Scientists at Aberystwyth University in Wales are developing a system to identify miniscule traces of faecal contamination on chicken carcases in abattoirs that can cause deadly food poisoning outbreaks.

The Improved Food Safety initiative – a Collaborative Industrial Research Project undertaken by the University’s Institute of Biological, Environmental and Rural Sciences (IBERS) – aims to develop a natural additive to poultry feed that will result in ultra-violet fluorescence of faeces.
 
The additive, a water soluble chlorophyll based marker approved by the Food Standards Agency, would be fed to poultry during the last few days of finishing.
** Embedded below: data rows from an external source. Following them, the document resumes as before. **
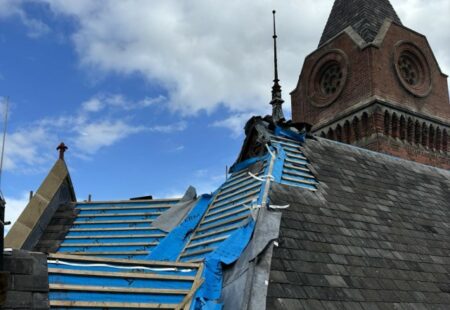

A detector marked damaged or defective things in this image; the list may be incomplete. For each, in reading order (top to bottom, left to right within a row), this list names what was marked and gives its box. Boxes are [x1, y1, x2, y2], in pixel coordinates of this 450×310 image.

damaged slate roof [266, 138, 450, 310]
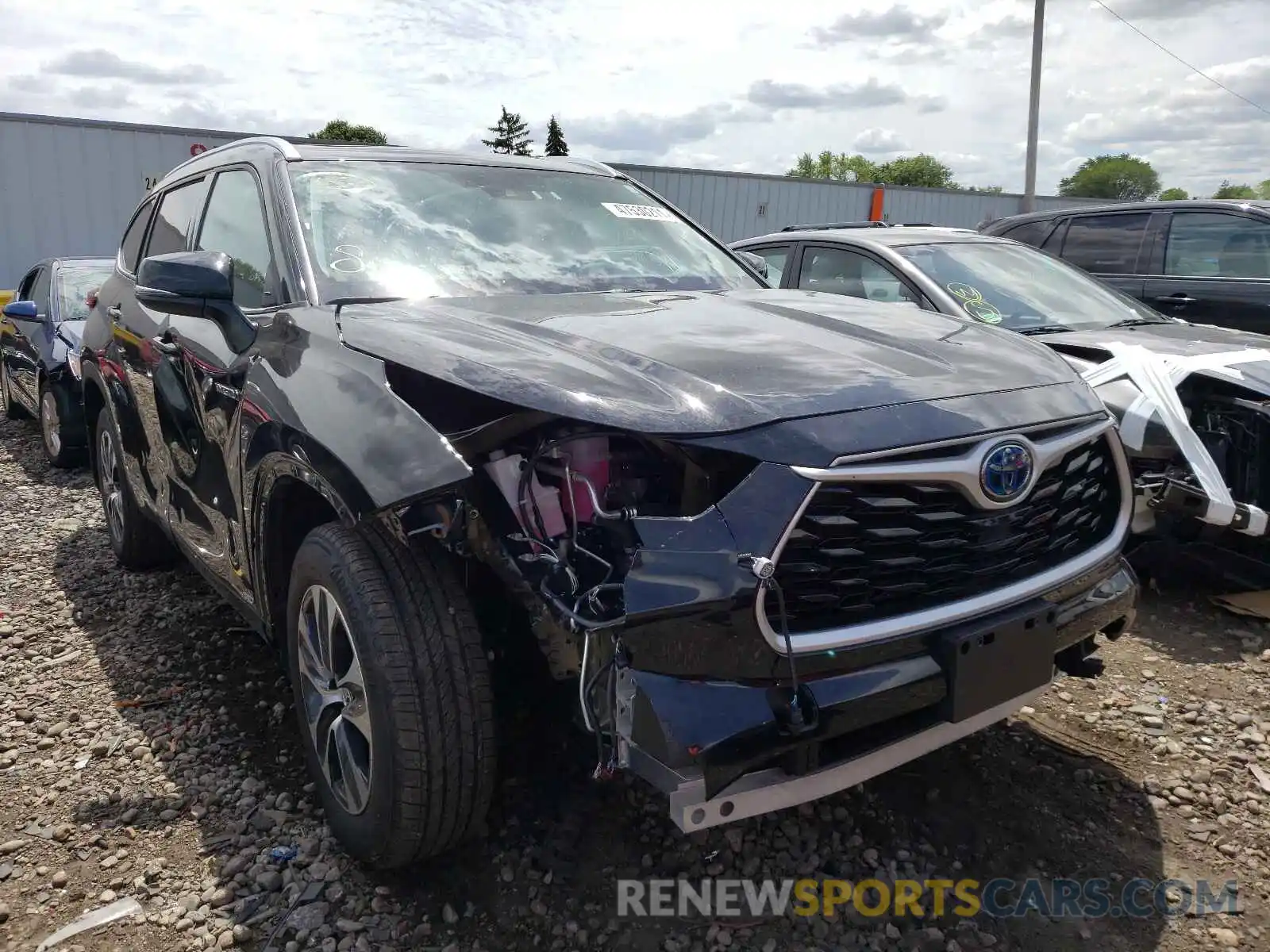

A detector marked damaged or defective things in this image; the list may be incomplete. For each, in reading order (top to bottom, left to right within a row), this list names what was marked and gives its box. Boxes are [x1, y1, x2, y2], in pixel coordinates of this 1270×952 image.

cracked windshield [291, 162, 752, 299]
crumpled hood [337, 289, 1082, 434]
damaged white car [731, 227, 1270, 586]
cracked windshield [899, 240, 1163, 332]
crumpled hood [1046, 321, 1270, 396]
black damaged suv [82, 136, 1143, 873]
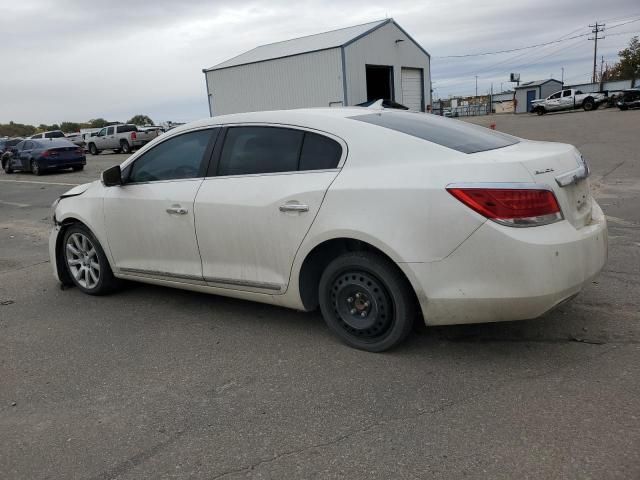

When screened in abattoirs using fluorescence imaging, the markers would show up and identify any contamination.
 
The research project is supported with funding from the Welsh Government’s Academic Expertise for Business (A4B), an initiative backed by European funding designed to increase collaboration between academia and industry and drive forward the commercialisation of research.
 
Private initiatives
Private sector partners involved in the project include supermarket Waitrose, food suppliers and wholesalers, a regional abattoir, Wynnstay Group, leading producers and retailers of animal feeds and British Chlorophyll Company, Europe’s leading manufacturer and supplier of chlorophyll.
 
The project builds on novel technology IBERS is currently developing to detect faecal contamination of red meat. That project has developed markers that can be added to the diet of ruminants to increase fluorescence of faecal matter that can be detected when screened.
A patent application has been filed for this technology and resulted in significant industry attention with requests to take up licensing of the technology in China and India, as well as significant interest from the US and Latin America.